» EXTRACT PROVIDED
________________________________________
So our first strategy is this:
(1) If the linear system is already in echelon form (EF), then great! We can repeatedly back-substitute and solve the system easily.
(2) If the linear system is not already in echelon form, perhaps "manipulate" it somehow so it becomes a system in echelon form, and then solve.
But we have to careful. What do we mean by "manipulate"? We need to do it in a way such that **the solution of the system is preserved**. The manipulated system may look different, but it shall have the **same solution set** in order for this to be useful and correct.
What sort of manipulations can we do to achieve this? These are the **elementary row operations**, which there are three:
(1) **Swap.** Swapping a pair of rows of equations. We denote $$
(R_{i}) \leftrightarrow (R_{j})
$$to mean we swapped row $i$ with row $j$.
(2) **Non-zero scaling.** Scale (multiply) a row of equation by a **non-zero** scalar $k$. We denote this as $$
(R_{i}) \to k (R_{i})
$$to mean we have multiplied row $i$ by some $k \neq 0$. It is important that we scale with a non-zero number, because multiplying by zero to a row effectively removes that row, hence possibly changing the problem!
________________________________________
» RECORDED INFORMATION

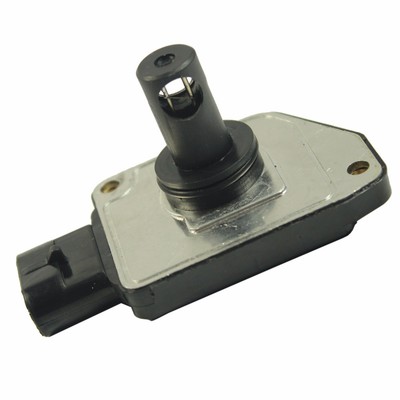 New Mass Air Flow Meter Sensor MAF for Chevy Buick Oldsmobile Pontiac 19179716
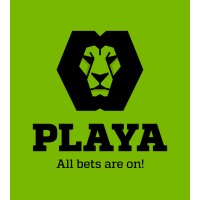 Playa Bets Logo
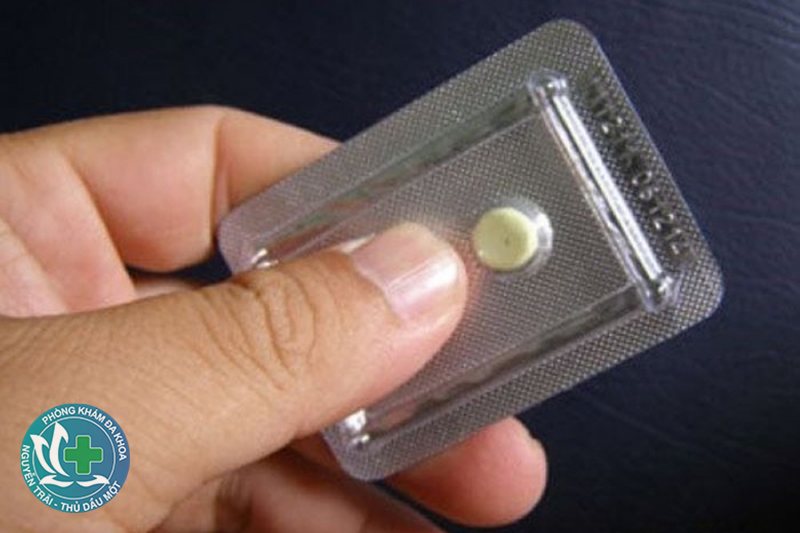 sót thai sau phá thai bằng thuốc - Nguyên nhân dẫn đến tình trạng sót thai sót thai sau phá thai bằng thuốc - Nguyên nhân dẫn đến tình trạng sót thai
________________________________________
» WORK TASK 1
Answer these questions using the excerpt on elementary row operations:
(a) What should be done with a linear system that is already in echelon form?
(b) How many elementary row operations does the excerpt say there are?
(c) According to the excerpt, why must a row be scaled by a non-zero number?
» WORK TASK 2
Reproduce a passage from the excerpt on elementary row operations word for word, beginning at the words "What sort of" and stopping after the words "with row $j$.".

» RESPONSE BOX 1
(a) Repeatedly back-substitute and solve the system.
(b) Three.
(c) Multiplying a row by zero effectively removes that row, which could change the problem.

» RESPONSE BOX 2
What sort of manipulations can we do to achieve this? These are the **elementary row operations**, which there are three:
(1) **Swap.** Swapping a pair of rows of equations. We denote $$
(R_{i}) \leftrightarrow (R_{j})
$$to mean we swapped row $i$ with row $j$.